» INSTRUCTION:
Update the records by replacing every "railing post cap" with "fence post cap" and leave everything else as it is.

■ ■ ■

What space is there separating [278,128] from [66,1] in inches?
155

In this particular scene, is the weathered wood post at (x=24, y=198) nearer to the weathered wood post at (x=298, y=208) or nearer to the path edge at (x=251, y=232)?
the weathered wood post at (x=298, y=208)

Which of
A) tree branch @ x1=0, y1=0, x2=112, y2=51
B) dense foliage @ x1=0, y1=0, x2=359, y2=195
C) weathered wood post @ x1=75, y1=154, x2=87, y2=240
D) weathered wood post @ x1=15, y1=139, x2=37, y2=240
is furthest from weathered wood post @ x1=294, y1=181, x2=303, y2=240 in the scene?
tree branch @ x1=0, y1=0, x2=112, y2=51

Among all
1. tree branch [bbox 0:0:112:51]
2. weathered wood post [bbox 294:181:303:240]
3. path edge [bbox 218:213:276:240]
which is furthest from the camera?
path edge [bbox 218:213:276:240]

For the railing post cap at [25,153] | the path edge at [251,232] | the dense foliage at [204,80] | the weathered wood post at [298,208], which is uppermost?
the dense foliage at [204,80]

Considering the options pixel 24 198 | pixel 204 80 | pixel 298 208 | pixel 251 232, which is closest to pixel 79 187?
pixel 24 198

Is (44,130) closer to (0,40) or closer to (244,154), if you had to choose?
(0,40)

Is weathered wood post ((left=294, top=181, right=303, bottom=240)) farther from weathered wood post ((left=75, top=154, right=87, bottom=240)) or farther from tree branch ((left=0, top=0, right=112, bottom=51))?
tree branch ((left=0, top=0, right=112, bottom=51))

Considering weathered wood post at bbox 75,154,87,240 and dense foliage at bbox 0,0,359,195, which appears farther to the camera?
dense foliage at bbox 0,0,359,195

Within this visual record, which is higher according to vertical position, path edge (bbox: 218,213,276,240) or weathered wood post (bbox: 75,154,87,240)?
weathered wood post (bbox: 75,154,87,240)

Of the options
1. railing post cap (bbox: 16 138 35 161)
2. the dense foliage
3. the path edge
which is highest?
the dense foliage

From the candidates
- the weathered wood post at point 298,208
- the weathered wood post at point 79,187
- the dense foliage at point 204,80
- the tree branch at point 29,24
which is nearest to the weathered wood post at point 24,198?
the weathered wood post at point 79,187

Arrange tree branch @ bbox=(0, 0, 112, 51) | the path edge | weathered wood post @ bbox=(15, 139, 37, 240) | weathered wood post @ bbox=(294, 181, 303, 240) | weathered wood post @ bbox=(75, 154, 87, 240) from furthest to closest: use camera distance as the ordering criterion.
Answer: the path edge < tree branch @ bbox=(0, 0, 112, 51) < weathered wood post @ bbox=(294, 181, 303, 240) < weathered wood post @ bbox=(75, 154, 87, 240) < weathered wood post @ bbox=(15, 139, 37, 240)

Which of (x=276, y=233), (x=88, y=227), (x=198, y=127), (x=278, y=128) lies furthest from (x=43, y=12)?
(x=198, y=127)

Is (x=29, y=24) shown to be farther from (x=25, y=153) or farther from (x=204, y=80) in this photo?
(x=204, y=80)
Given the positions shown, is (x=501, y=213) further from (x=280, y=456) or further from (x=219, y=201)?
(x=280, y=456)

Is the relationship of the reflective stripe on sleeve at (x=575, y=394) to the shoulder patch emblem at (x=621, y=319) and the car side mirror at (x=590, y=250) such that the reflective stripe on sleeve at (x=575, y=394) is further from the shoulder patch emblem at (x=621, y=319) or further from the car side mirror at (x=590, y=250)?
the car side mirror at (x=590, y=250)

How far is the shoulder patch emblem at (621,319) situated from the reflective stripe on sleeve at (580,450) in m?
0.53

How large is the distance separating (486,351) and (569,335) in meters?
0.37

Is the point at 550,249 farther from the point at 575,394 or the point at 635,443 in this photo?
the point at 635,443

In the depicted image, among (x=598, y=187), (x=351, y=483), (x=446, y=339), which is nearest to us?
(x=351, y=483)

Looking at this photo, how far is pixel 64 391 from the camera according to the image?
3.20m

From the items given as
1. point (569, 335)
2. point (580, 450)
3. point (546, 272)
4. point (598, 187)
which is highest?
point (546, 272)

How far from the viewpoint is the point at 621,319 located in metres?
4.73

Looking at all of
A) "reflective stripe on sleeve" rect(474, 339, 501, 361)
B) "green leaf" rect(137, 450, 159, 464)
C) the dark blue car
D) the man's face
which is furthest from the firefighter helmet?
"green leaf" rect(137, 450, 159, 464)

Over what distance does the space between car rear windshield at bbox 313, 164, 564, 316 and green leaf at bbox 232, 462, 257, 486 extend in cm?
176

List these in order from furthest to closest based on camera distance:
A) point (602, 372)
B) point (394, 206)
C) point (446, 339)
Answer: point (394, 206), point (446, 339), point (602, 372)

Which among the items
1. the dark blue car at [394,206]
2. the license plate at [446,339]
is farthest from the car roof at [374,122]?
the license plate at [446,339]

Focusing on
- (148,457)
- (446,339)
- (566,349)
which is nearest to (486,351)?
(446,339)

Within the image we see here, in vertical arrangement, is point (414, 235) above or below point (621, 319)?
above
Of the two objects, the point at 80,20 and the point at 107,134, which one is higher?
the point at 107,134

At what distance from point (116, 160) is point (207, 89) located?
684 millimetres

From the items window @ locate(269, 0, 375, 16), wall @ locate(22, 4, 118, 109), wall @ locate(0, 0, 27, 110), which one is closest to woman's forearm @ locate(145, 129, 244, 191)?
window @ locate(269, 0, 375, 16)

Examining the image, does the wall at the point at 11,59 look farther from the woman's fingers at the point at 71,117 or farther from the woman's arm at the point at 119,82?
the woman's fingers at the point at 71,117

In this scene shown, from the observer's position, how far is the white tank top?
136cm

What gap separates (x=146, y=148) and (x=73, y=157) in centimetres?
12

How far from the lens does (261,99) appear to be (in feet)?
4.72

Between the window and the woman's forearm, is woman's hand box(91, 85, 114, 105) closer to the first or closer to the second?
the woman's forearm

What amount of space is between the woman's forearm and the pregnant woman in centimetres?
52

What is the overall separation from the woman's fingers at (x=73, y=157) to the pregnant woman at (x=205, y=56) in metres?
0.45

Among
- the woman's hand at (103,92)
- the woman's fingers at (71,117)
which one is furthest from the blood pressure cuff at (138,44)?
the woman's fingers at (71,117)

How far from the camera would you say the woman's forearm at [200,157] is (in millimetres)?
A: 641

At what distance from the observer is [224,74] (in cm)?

■ ■ ■

» FINISHED EXERCISE:
What space is there separating [278,128] from [66,1] in inches?
155

In this particular scene, is the weathered wood post at (x=24, y=198) nearer to the weathered wood post at (x=298, y=208) or nearer to the path edge at (x=251, y=232)?
the weathered wood post at (x=298, y=208)

Which of
A) tree branch @ x1=0, y1=0, x2=112, y2=51
B) dense foliage @ x1=0, y1=0, x2=359, y2=195
C) weathered wood post @ x1=75, y1=154, x2=87, y2=240
D) weathered wood post @ x1=15, y1=139, x2=37, y2=240
is furthest from weathered wood post @ x1=294, y1=181, x2=303, y2=240 in the scene?
tree branch @ x1=0, y1=0, x2=112, y2=51

Among all
1. tree branch [bbox 0:0:112:51]
2. weathered wood post [bbox 294:181:303:240]
3. path edge [bbox 218:213:276:240]
which is furthest from the camera?
path edge [bbox 218:213:276:240]

For the fence post cap at [25,153] | the path edge at [251,232] | the dense foliage at [204,80] | the weathered wood post at [298,208], which is uppermost?
the dense foliage at [204,80]

Considering the options pixel 24 198 | pixel 204 80 | pixel 298 208 | pixel 251 232, which is closest to pixel 79 187?
pixel 24 198

Is (44,130) closer to (0,40) or closer to (244,154), if you had to choose?
(0,40)

Is weathered wood post ((left=294, top=181, right=303, bottom=240)) farther from weathered wood post ((left=75, top=154, right=87, bottom=240)) or farther from tree branch ((left=0, top=0, right=112, bottom=51))?
tree branch ((left=0, top=0, right=112, bottom=51))

Considering weathered wood post at bbox 75,154,87,240 and dense foliage at bbox 0,0,359,195, which appears farther to the camera?
dense foliage at bbox 0,0,359,195

Within this visual record, which is higher according to vertical position, path edge (bbox: 218,213,276,240) or weathered wood post (bbox: 75,154,87,240)?
weathered wood post (bbox: 75,154,87,240)

Of the options
1. fence post cap (bbox: 16 138 35 161)
2. the dense foliage
3. the path edge
which is highest?
the dense foliage

From the candidates
- the weathered wood post at point 298,208
- the weathered wood post at point 79,187
- the dense foliage at point 204,80
- the tree branch at point 29,24
which is nearest to the weathered wood post at point 24,198?
the weathered wood post at point 79,187

Arrange tree branch @ bbox=(0, 0, 112, 51) | the path edge | weathered wood post @ bbox=(15, 139, 37, 240) | weathered wood post @ bbox=(294, 181, 303, 240) | weathered wood post @ bbox=(75, 154, 87, 240) from furthest to closest: use camera distance as the ordering criterion.
Answer: the path edge < tree branch @ bbox=(0, 0, 112, 51) < weathered wood post @ bbox=(294, 181, 303, 240) < weathered wood post @ bbox=(75, 154, 87, 240) < weathered wood post @ bbox=(15, 139, 37, 240)

Which of (x=276, y=233), (x=88, y=227), (x=198, y=127), (x=278, y=128) lies furthest from (x=43, y=12)?
(x=198, y=127)

Is (x=29, y=24) shown to be farther from (x=25, y=153) or farther from (x=204, y=80) in this photo?
(x=204, y=80)
Given the positions shown, is (x=501, y=213) further from (x=280, y=456) or further from (x=219, y=201)?
(x=280, y=456)

Is the relationship of the reflective stripe on sleeve at (x=575, y=394) to the shoulder patch emblem at (x=621, y=319) and the car side mirror at (x=590, y=250) such that the reflective stripe on sleeve at (x=575, y=394) is further from the shoulder patch emblem at (x=621, y=319) or further from the car side mirror at (x=590, y=250)?
the car side mirror at (x=590, y=250)

How far is the shoulder patch emblem at (621,319) situated from the reflective stripe on sleeve at (580,450) in m?
0.53

How large is the distance separating (486,351) and (569,335) in meters?
0.37

Is the point at 550,249 farther from the point at 575,394 or the point at 635,443 in this photo?
the point at 635,443

In the depicted image, among (x=598, y=187), (x=351, y=483), (x=446, y=339), which is nearest to us?
(x=351, y=483)

Looking at this photo, how far is pixel 64 391 from the camera according to the image?
3.20m

From the items given as
1. point (569, 335)
2. point (580, 450)
3. point (546, 272)
4. point (598, 187)
which is highest?
point (546, 272)

How far from the viewpoint is the point at 621,319 located in metres?
4.73

Looking at all of
A) "reflective stripe on sleeve" rect(474, 339, 501, 361)
B) "green leaf" rect(137, 450, 159, 464)
C) the dark blue car
D) the man's face
which is furthest from the firefighter helmet?
"green leaf" rect(137, 450, 159, 464)

Over what distance does the space between car rear windshield at bbox 313, 164, 564, 316 and green leaf at bbox 232, 462, 257, 486 extend in cm?
176

List these in order from furthest to closest based on camera distance:
A) point (602, 372)
B) point (394, 206)
C) point (446, 339)
Answer: point (394, 206), point (446, 339), point (602, 372)

Which among the items
1. the dark blue car at [394,206]
2. the license plate at [446,339]
is farthest from the car roof at [374,122]?
the license plate at [446,339]

Focusing on
- (148,457)
- (446,339)
- (566,349)
which is nearest to (486,351)?
(446,339)

Within the image we see here, in vertical arrangement, is point (414, 235) above or below point (621, 319)?
above
Of the two objects, the point at 80,20 and the point at 107,134, which one is higher?
the point at 107,134

At what distance from point (116, 160) is point (207, 89) located?
684 millimetres

From the items window @ locate(269, 0, 375, 16), wall @ locate(22, 4, 118, 109), wall @ locate(0, 0, 27, 110), which one is closest to woman's forearm @ locate(145, 129, 244, 191)?
window @ locate(269, 0, 375, 16)

Examining the image, does the wall at the point at 11,59 look farther from the woman's fingers at the point at 71,117 or farther from the woman's arm at the point at 119,82?
the woman's fingers at the point at 71,117

In this scene shown, from the observer's position, how far is the white tank top?
136cm

What gap separates (x=146, y=148) and (x=73, y=157) in centimetres?
12

How far from the lens does (261,99) appear to be (in feet)?
4.72

Between the window and the woman's forearm, is woman's hand box(91, 85, 114, 105) closer to the first or closer to the second?
the woman's forearm

What amount of space is between the woman's forearm and the pregnant woman in centimetres?
52

What is the overall separation from the woman's fingers at (x=73, y=157) to the pregnant woman at (x=205, y=56) in metres?
0.45

Among
- the woman's hand at (103,92)
- the woman's fingers at (71,117)
which one is furthest from the blood pressure cuff at (138,44)?
the woman's fingers at (71,117)

How far from the camera would you say the woman's forearm at [200,157] is (in millimetres)?
A: 641

At what distance from the observer is [224,74] (in cm)?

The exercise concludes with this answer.